Я жил в узкой и темной, вырезанной из коридора, комнатушке, доставшейся мне по ходатайству партизанского штаба после того, как прошел от Днепра к Волге и назад к Днепру, и за Вислу...
Это была некогда большая, занимавшая весь бельэтаж барская квартира с высокими, отделанными темным дубом залами, с зимним садом, бассейном и китайской курительной комнатой, с многочисленными службами и комнатами для прислуги, для швейцара, для буфетчика, для повара и поварихи и поваренка, для собак, для кошек... И теперь эти залы и комнаты были поделены, разделены, разрезаны на клетушки, и большие во всю стену сияющие барские окна тоже были поделены между этими клетушками, и назывались теперь световой площадью, и давали по мере своих световых сил солнце жильцам этих клетушек, в том числе и мне.
Вместе с площадью, естественно, был поделен и потолок с изображенными на нем летающими на розовых крылышках амурами, и часто бывало, амур прописан был в одной комнате, многосемейной и крикливой, а пущенная им из лука стрела проживала совсем в другой, такой же многосемейной и шумной, и, несмотря на то, что это были стрелы амура, стрелы любви и внезапного счастья, усталые люди, озлобленные коммунальным бытом, все время чувствовали их совсем не в сердце, а где-то в печенке и в селезенке, и были лютыми врагами, и ничего не хотели друг другу прощать.
Квартира была двусторонняя и выходила на лестничную площадку парадным и черным ходом. И так все было построено или специально барином задумано, что в одной половине — черной — оказалась кухня, а в другой половине — парадной — ванная и туалетная, или, как нынче говорят, санузел.
И теперь обе половины, как и полагается половинам, воевали между собой, как, впрочем, были войны и внутри половинок, как и внутри комнат, это была сплошная война из-за тесноты, неудобства, очередей к умывальнику, к телефону, к конфорке, споров из-за места на кухне, счетов на газ, на электричество. И из-за шума, вечного чада, подглядывания, подслушивания, этой таборной жизни на миру, даже спокойные, добрые, уравновешенные люди становились злыми, подозрительными и хотели насолить друг другу.
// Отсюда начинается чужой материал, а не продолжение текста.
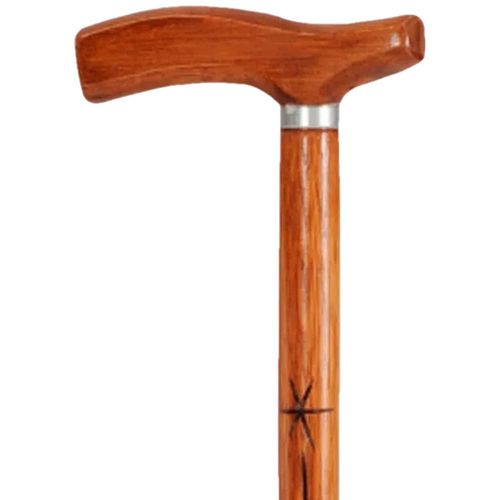 image-2a574e14daa04aae8ba765c90ddfddeb image-2a574e14daa04aae8ba765c90ddfddeb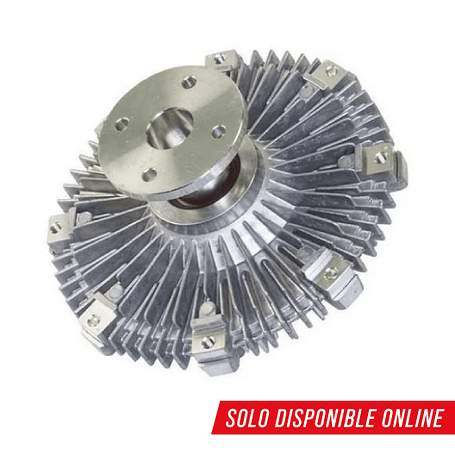 Centrifugo Viscoso KB4T 2.5 1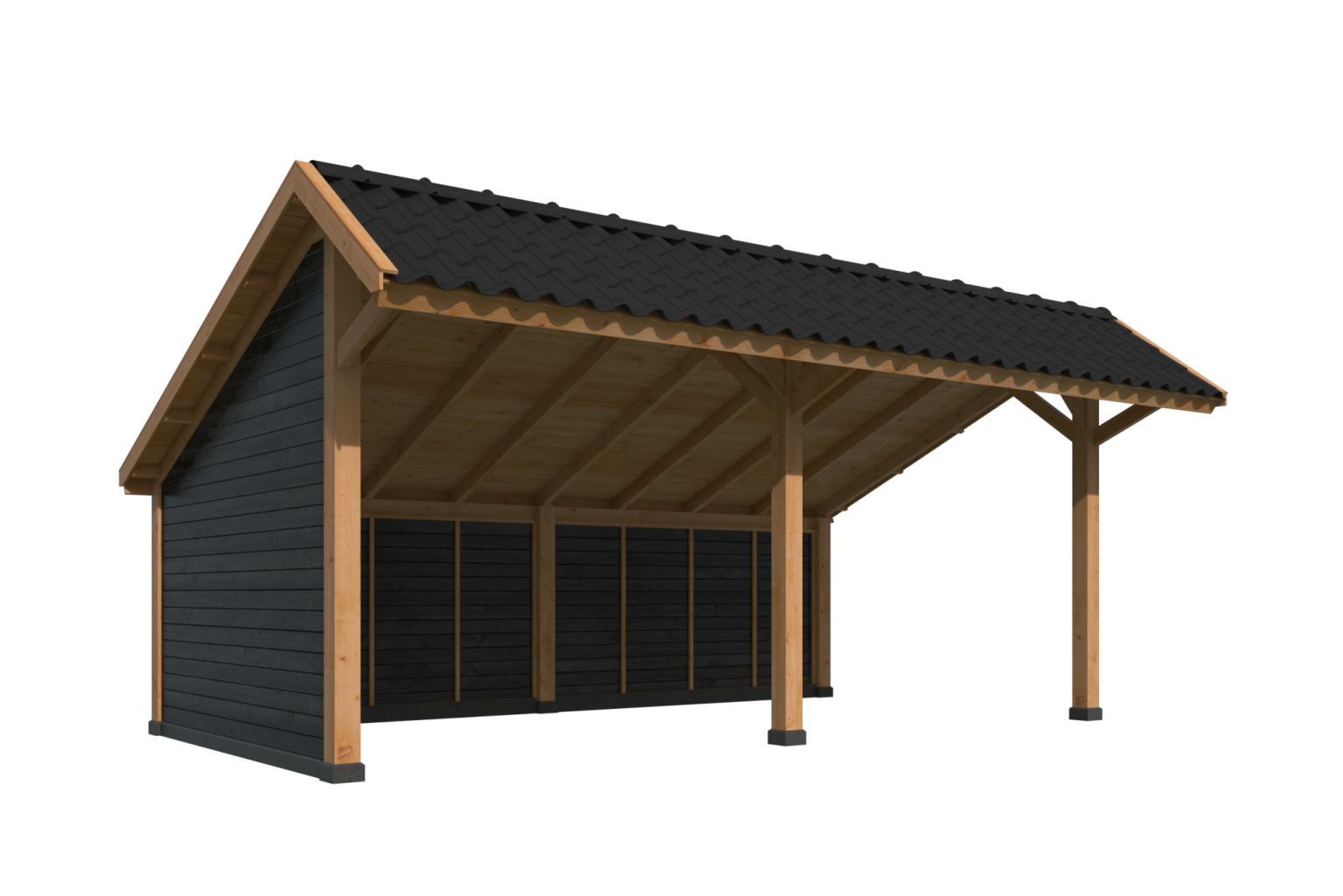 66aac4ff676f2-bfe224888893fff9be735908bc0d63e0cbe74e59-p066452-d-v01-1-2407png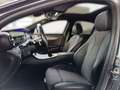 Mercedes-Benz CE 300 de AMG - thumbnail 16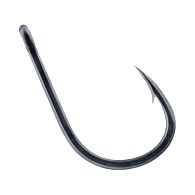 Крючок BKK FT-1, 8, 10 шт: купить, цена, Киев, Украина | Zabros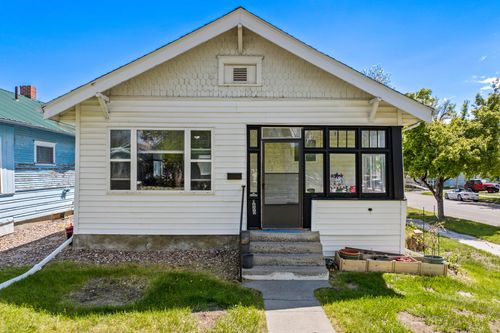 1800 5th Avenue N, Great Falls, MT, 59401 | Card Image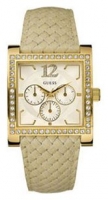 GUESS W11127L1 avis, GUESS W11127L1 prix, GUESS W11127L1 caractéristiques, GUESS W11127L1 Fiche, GUESS W11127L1 Fiche technique, GUESS W11127L1 achat, GUESS W11127L1 acheter, GUESS W11127L1 Montre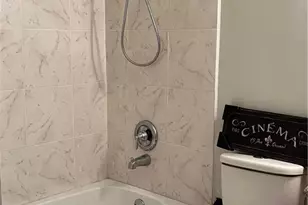 1166 Booth Rd SW, Marietta, GA 30008 - Photo 17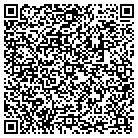 QR code with Infinite Sign Industries contacts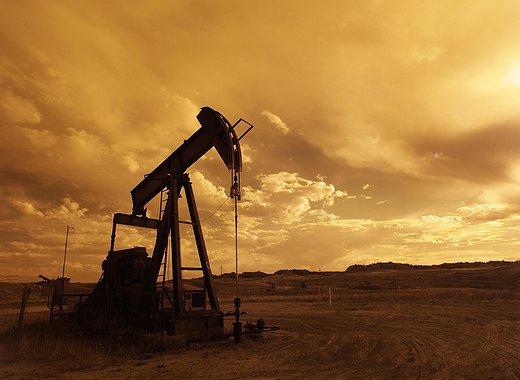 Crypto Derivatives Platform FTX Launches Oil Futures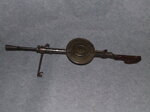 dp-28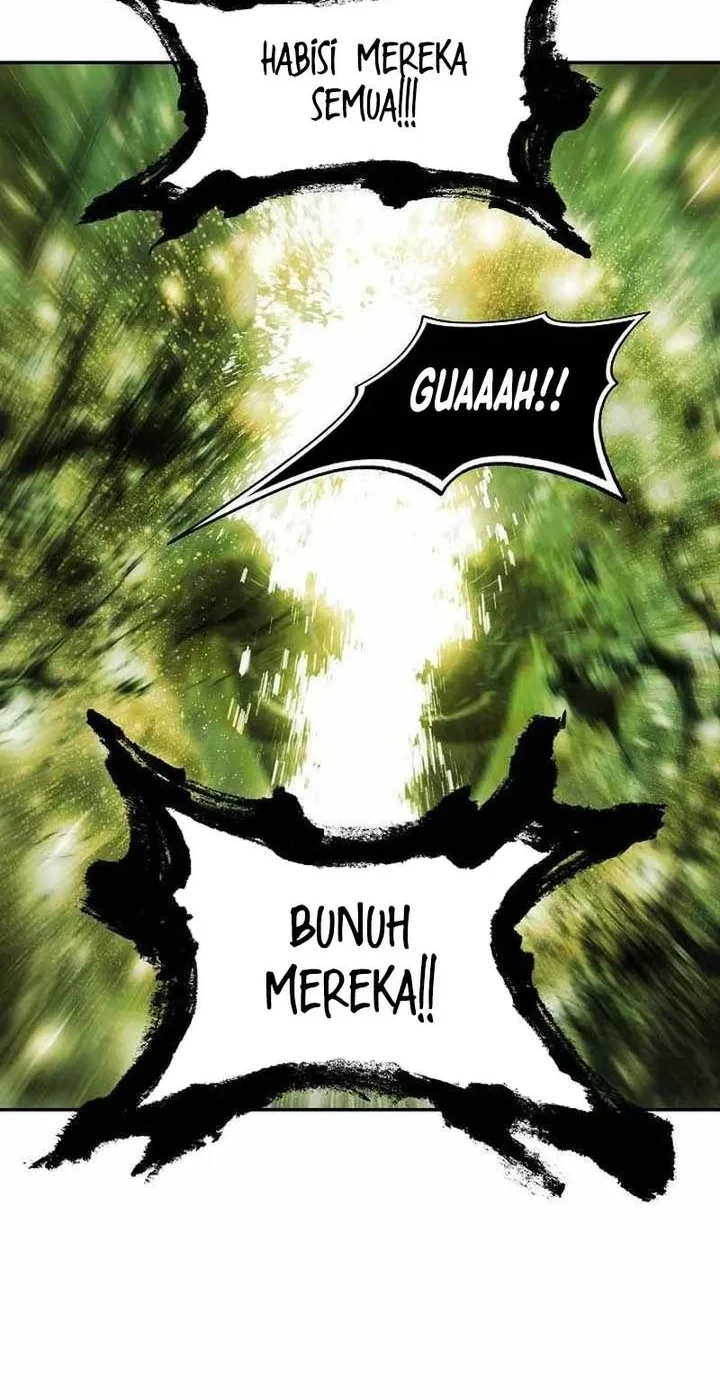 Chapter 290 - halaman 45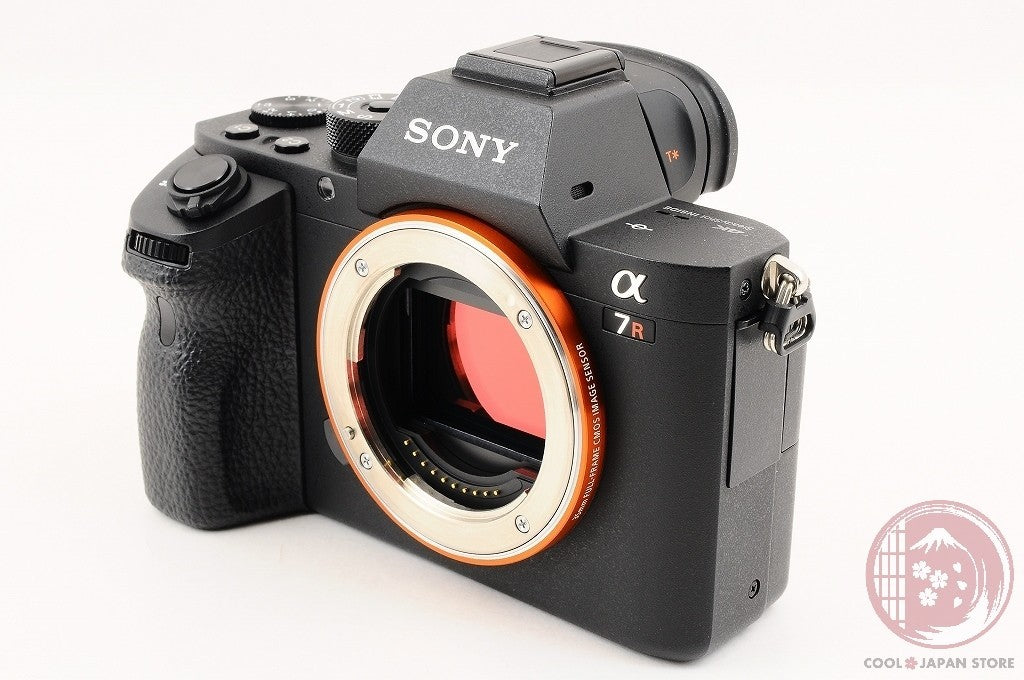 d38c46e7-3c94-40d7-8693-7cc04acee8d7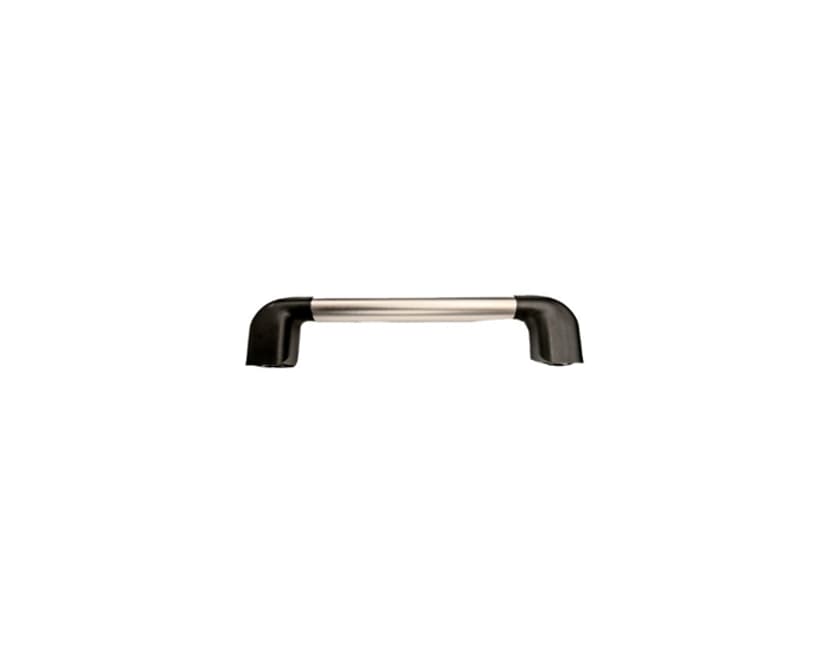 Vivotech Push Handle For Vivotech R And L Series Products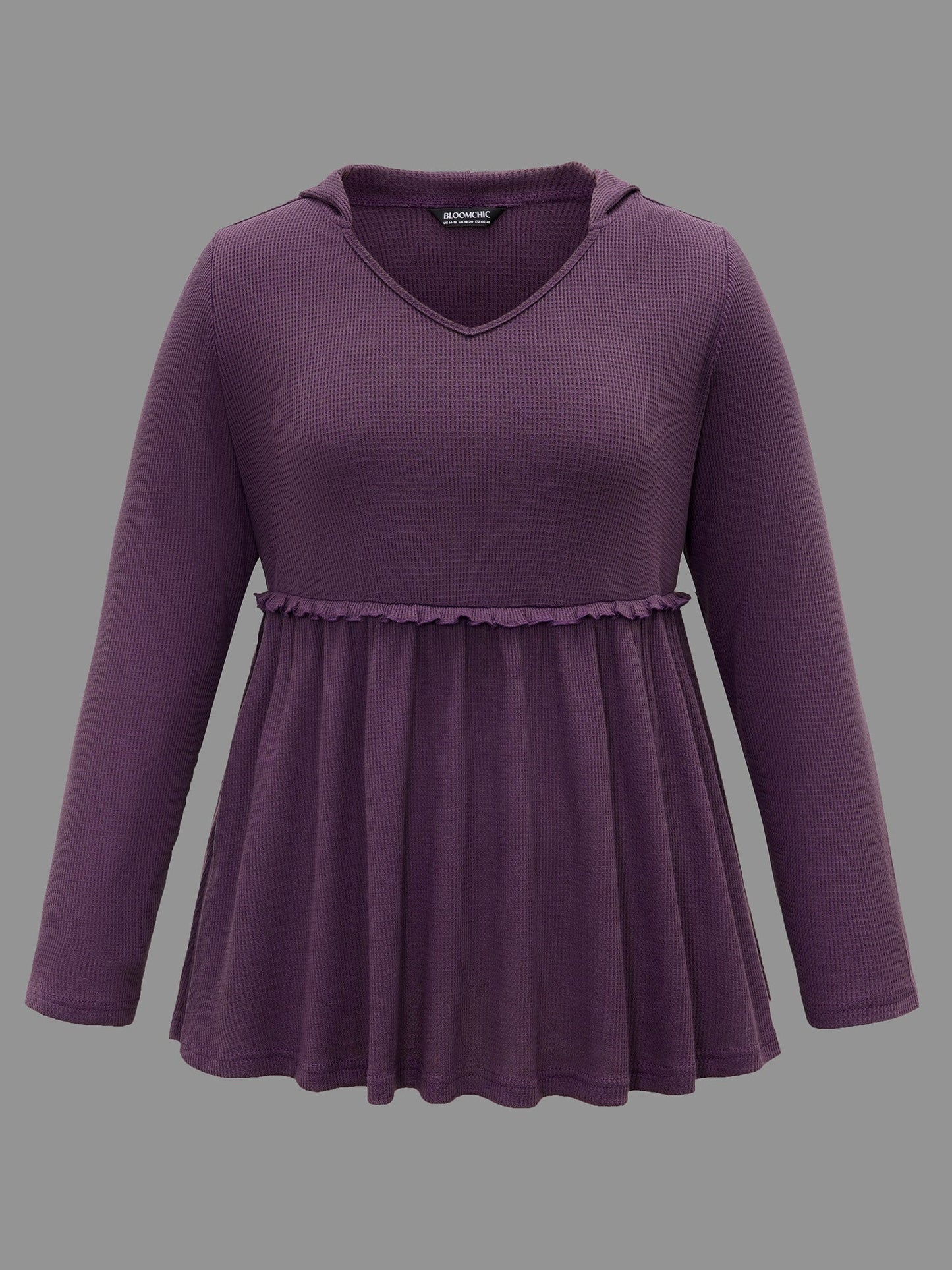 ba5ed090-c89f-467e-9e03-d0418fba907d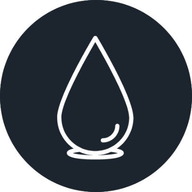 Blurweb App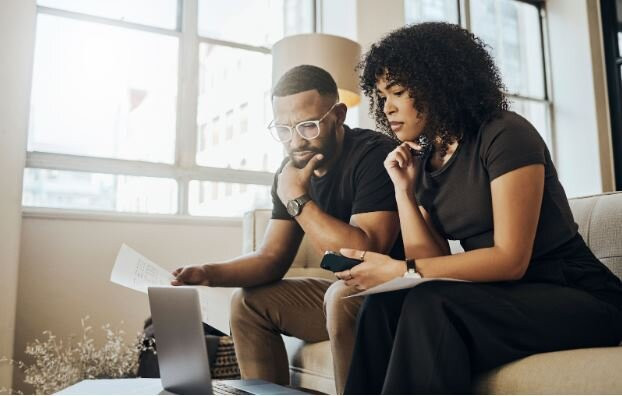 How to Financially Prepare to Buy Your First Home in Cayman?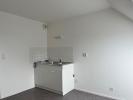 Location Appartement Chatre  36400 3 pieces 65 m2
Мелкая война шла, неутихающая, упорная, коварная, изматывающая, и иногда, очевидно, когда уж очень накапливалось, из-за какой-то мелочи, как от вспыхнувшей спички, когда возвращались с работы, из очередей, с собраний по борьбе с космополитизмом усталые и нервные, разгоралась Большая война. Начинали ее обычно женщины. «Я прекрасно осведомлена — у вас тайная плитка!» — «А у вас тайный муж!» Потом вступали старики пенсионеры: «Кого хотите обмишурить, ведь вы были ликвидатором!» — «Я был ликвидатором? Вы, махаевец!» И наконец из комнат появлялись тяжелой, солидной, дальнобойной артиллерией главного резерва мужчины в подтяжках, с трубками, с громкими, себя уважающими, себя не дающими в обиду голосами: «Я из принципа не допущу оскорблений моей жены!» — «А я на самом высоком уровне протестую против ваших диверсий!» И лишь подростки не участвовали в споре, а только наблюдали: «Ой, кино!» И кончалось это, когда все уставали, к полуночи, полным разрывом дипломатических отношений парадной и черной половин, которые наглухо закрывались на ключи, на цепочки, и на лестничной площадке оставались запоздалые коты той и этой половины, истерически мяукавшие всю ночь, и считалось, что теперь черной половине напрочь, навечно закрыт доступ в санузел, а парадной — в кухню. «Вот теперь-то они запоют, — говорили люди на парадной половине, — походят, как трубочисты». А на черной говорили: «Попляшут на пустой желудок». И обе половины засыпали в полном удовлетворении своих мстительных страстей.
Но наступало утро, обыкновенное осеннее, серое московское утро, город начинал рычать грузовиками, во всех комнатах оживало радио, поздравляя граждан с добрым утром, со счастливым детством, и «раз, два, вдох, выдох...», и люди, позабыв вчерашнее, бредовое, сонные, на черной половине — с полотенцами, а в парадной со сковородами и кастрюлями направлялись к дверям, и двери оказывались сами собой открытыми, ибо надо было жить, и самопроизвольно восстанавливалось то, что называется на дипломатическом языке статус-кво.
Все тут жили очень давно, казалось, вечно и привыкли к этой жизни.